Bevor man ungefähr € 350 für eine Garmin Forerunner 405CX ausgibt, erkundigt man sich natürlich über die Qualität des Produktes und vergleicht auch mit alternativen Produkte wie Polar RS800CX. In Bayreuth war die Besichtigung vor Ort etwas schwer, da ich keinen Händler finden konnte, der Garmin Uhren vertreibt, somit musste ich mich auf Internetberichte verlassen. Für mich wichtige Kriterien:
- Ausstattung
- Haptik, Verarbeitung, Qualität und Design
- Batterielaufzeit
- Bedienung
- Datenexport, Website und Weiterverarbeitung
- Zubehör
Die Ausstattung
Ohne jetzt alle langweiligen Details in einer Tabelle zusammenzufassen, kann ich nur sagen, dass ich als ambitionierter Anfänger-Läufer und gelegentlicher Radfahrer seit nun 2 Monaten, in den die Uhr besitze, nichts vermisst habe.
- Der mitgelieferte Brustgurt sitzt angenehm auf der Haut und zeigt die Herzfrequenz korrekt an.
- Die Entfernung passt bis auf ein paar Meter sehr genau. Auf 10 Meter hin und her kommt es mir nicht an.
- Mit dem Höhenmesser bin ich sehr unzufrieden, da es nicht sein kann, dass ich ein einer Runde einen positiven Höhenunterschied von 119 m habe und in der nächsten 149 m.
Es lassen sich drei Bildschirme mit jeweils 1 – 3 Anzeigen programmieren, die mit einem kurzen Fingerdruck auf dem berührungsempfindlichen Rand durchblättern lassen. Am Anfang erschien mir das etwas wenig, aber beim Laufen konzentriere ich mich eigentlich eher auf das Wesentliche.
Haptik, Verarbeitung, Qualität und Design
Qualitativ ist die Uhr sehr gut verarbeitet und kann auch gut eine Berührung mit der Hausmauer wegstecken; allerdings wirkt die Uhr durch das Blau eher wie ein medizinisches Gerät und ist nicht unter einem Anzug geeignet.
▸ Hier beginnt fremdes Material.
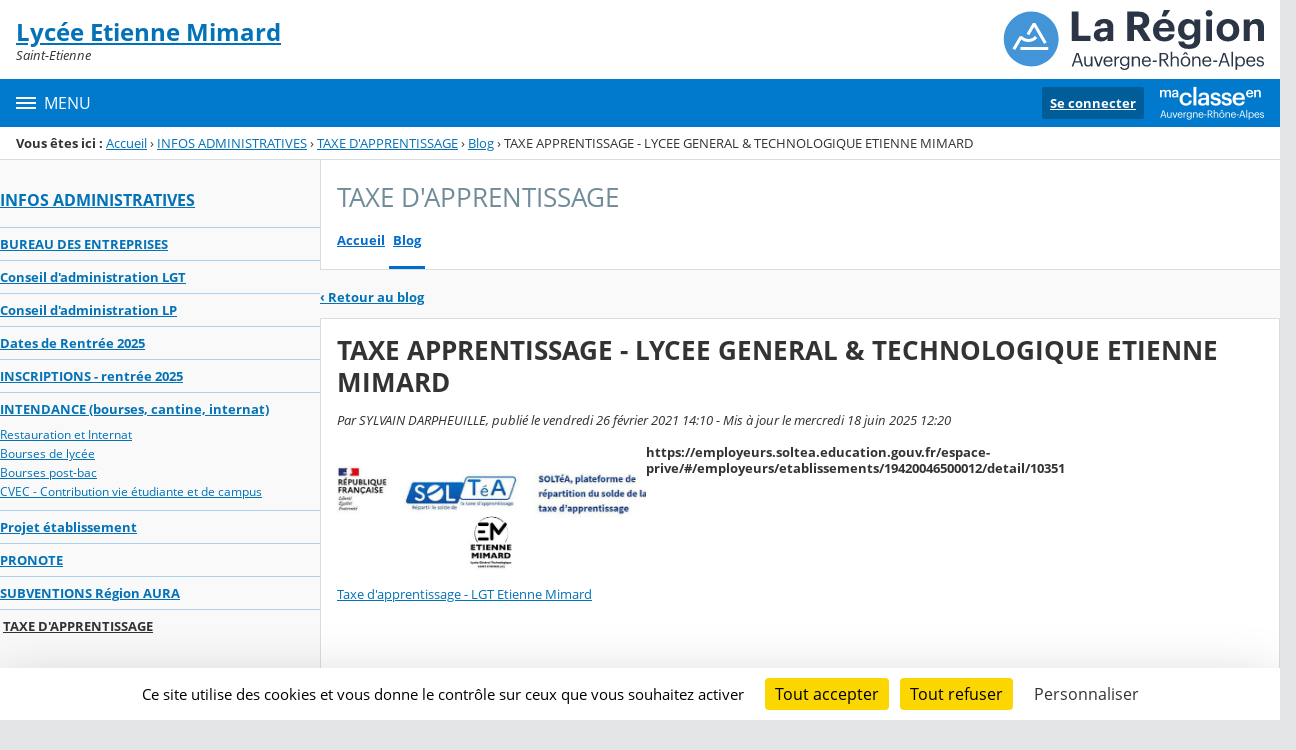

--- FILE ---
content_type: text/javascript;charset=utf-8
request_url: https://cdn.ent.auvergnerhonealpes.fr/content/js/jsdetector-cdf09c0ec089615f9832.js
body_size: 110
content:
(this.webpackChunk=this.webpackChunk||[]).push([[7742],{1901:()=>{document.documentElement.classList.remove("no-js"),document.documentElement.classList.add("js")}},e=>{var s;s=1901,e(e.s=s)}]);
//# sourceMappingURL=jsdetector-cdf09c0ec089615f9832.js.map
Für die Freizeit ist die Uhr aber durchaus geeignet. Die Berührungs-Wahrnehmung ist gut, der Touchring sollte sich nur etwas mehr von dem Gehäuse abheben.
Batterielaufzeit
Angegeben ist die Uhr mit 2 Wochen im Stromsparmodus und 8 Stunden im Trainingsmodus. Ich habe aber noch keine zwei Wochen ohne Training durchgehalten. Gefühlsmäßig könnten die Zeitangaben aber hinhauen.
Datenexport, Website und Weiterverarbeitung
Der Export funktioniert auf dem Mac wie auf Windows einfach über den mitgelieferten USB Stick. Einfach anstecken und drahtlos werden die Daten von der Uhr an den Computer übermittelt. Leider muss so eine Software laufen, damit die Daten übertragen werden. Über Bluetooth wäre dies sicher einfacher, ich schätzte aber, somit wäre der Stromverbrauch der Uhr höher.
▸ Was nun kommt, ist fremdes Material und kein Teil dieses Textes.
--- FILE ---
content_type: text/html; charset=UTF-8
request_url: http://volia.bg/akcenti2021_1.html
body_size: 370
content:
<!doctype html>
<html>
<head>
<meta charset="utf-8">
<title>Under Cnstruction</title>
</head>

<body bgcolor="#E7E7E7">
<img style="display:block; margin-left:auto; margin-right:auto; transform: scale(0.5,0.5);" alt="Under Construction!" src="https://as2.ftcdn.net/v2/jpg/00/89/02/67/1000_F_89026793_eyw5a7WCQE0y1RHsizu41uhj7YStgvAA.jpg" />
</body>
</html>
Auf der Seite von Garmin Connect kann man seine Daten einsehen und auswerten. Es werden alle relevanten Daten angezeigt und eine schöne Spielerei ist es auch. Sehr schön ist die Funktion, seinen Lauf oder die letzte Radtour auf der Google Karte nachvollziehen zu können. Lieder fehlt mir auf der Seite aber die Möglichkeit, Läufe zu vergleichen.
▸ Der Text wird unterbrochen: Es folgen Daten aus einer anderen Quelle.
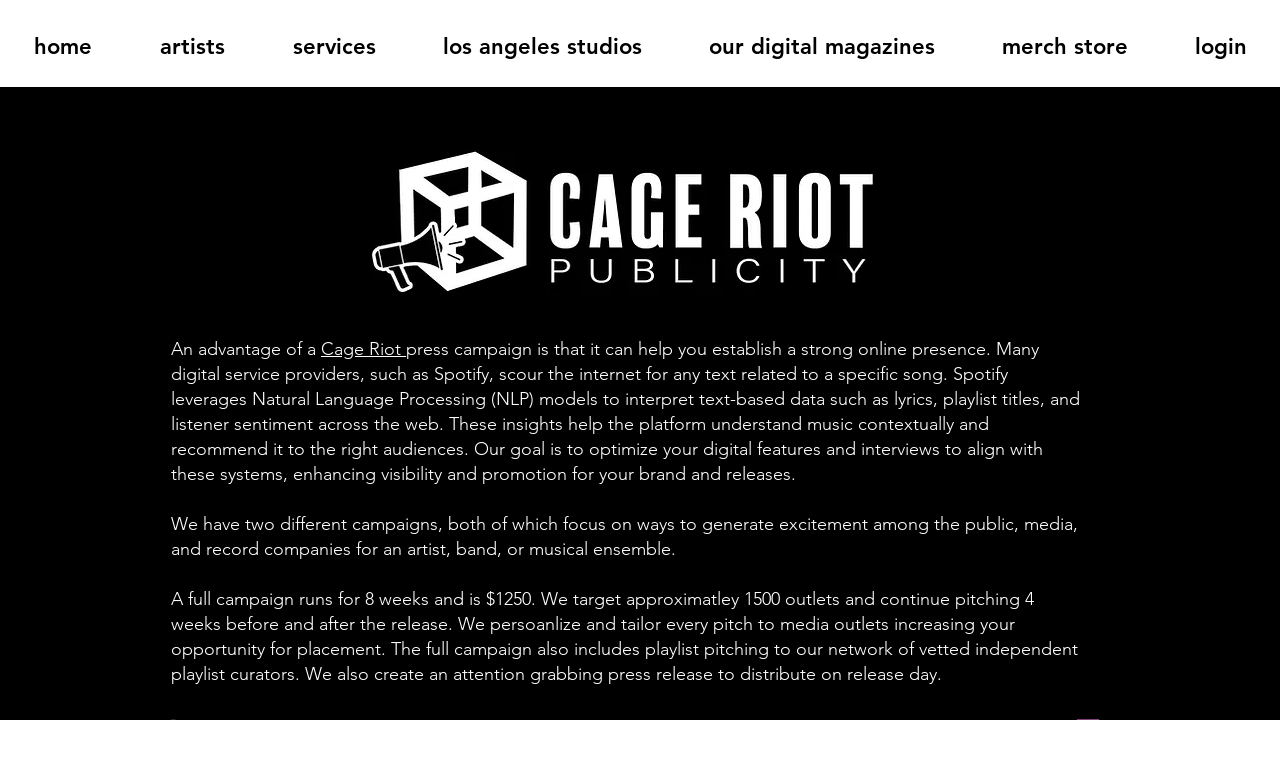

--- FILE ---
content_type: text/javascript
request_url: https://assets1.adroll.com/ecommerce/latest/j/ecommerce_rolling_bootstrap_v2.js?adroll_adv_id=OCK2J3U57RCJZP4SQM4DEU&adroll_pix_id=EB2GONH54NC2HBA3RWNIER
body_size: 552
content:
(function () {
    if (window && window.__ecommerce_rolling_bootstrap_v2) return;
    window.__ecommerce_rolling_bootstrap_v2 = true;

    function parseQuery(query) {
        var Params = new Object();
        if (!query) return Params;
        var Pairs = query.split(/[;&]/);
        for (var i = 0; i < Pairs.length; i++) {
            var KeyVal = Pairs[i].split('=');
            if (!KeyVal || KeyVal.length != 2) continue;
            var key = decodeURIComponent(KeyVal[0]);
            var val = decodeURIComponent(KeyVal[1]);
            val = val.replace(/\+/g, ' ');
            Params[key] = val;
        }
        return Params;
    }

    var scripts = document.getElementsByTagName('script');
    for(var i = 0; i < scripts.length; i++){
        var script = scripts[i];
        if (script.src && script.src.indexOf('ecommerce_rolling_bootstrap') != -1) {
            var queryString = script.src.replace(/^[^\?]+\??/, '');
            var params = parseQuery(queryString);
            window.adroll_adv_id = params.adroll_adv_id;
            window.adroll_pix_id = params.adroll_pix_id;
            break;
        }
    }

    adroll_version = '2.0';

    (function(w,d,e,o,a){
        w.__adroll_loaded=true;
        w.adroll=w.adroll||[];
        w.adroll.f=['setProperties','identify','track'];
        var roundtripUrl = 'https://s.adroll.com/j/' + w.adroll_adv_id + '/roundtrip.js';
        for(a=0;a<w.adroll.f.length;a++){
            w.adroll[w.adroll.f[a]]=w.adroll[w.adroll.f[a]]||(function(n){return function(){w.adroll.push([n,arguments])}})(w.adroll.f[a])};e=d.createElement('script');o=d.getElementsByTagName('script')[0];e.async=1;e.src=roundtripUrl;o.parentNode.insertBefore(e, o);})(window,document);
}());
Auch im Lifestyle-Bereich darf Garmin hier nachlegen. Es lassen sich zwar die Trainings veröffentlichen sowie Ziele definieren, aber keine Wettkämpfe einstellen wie “Wer läuft heute die schnellsten 10 km”. Siehe NIKE+
Zubehör
Hier bin ich sehr von Garmin beeindruckt. Ich kenne es selten, dass einem so viel Zubehör zugesandt wird. Ich kann mein Uhr nun über den Computer und an der Steckdose auch an fremden Steckdosen laden. Es wurden zwei verschiedene Armbänder mitgeliefert (siehe Bild). Auch der USB Stick zum Datenabgleich ist dabei. Alles war mir gefehlt hat, war der Fahrradhalter, den ich zusätzlich bestellen musste.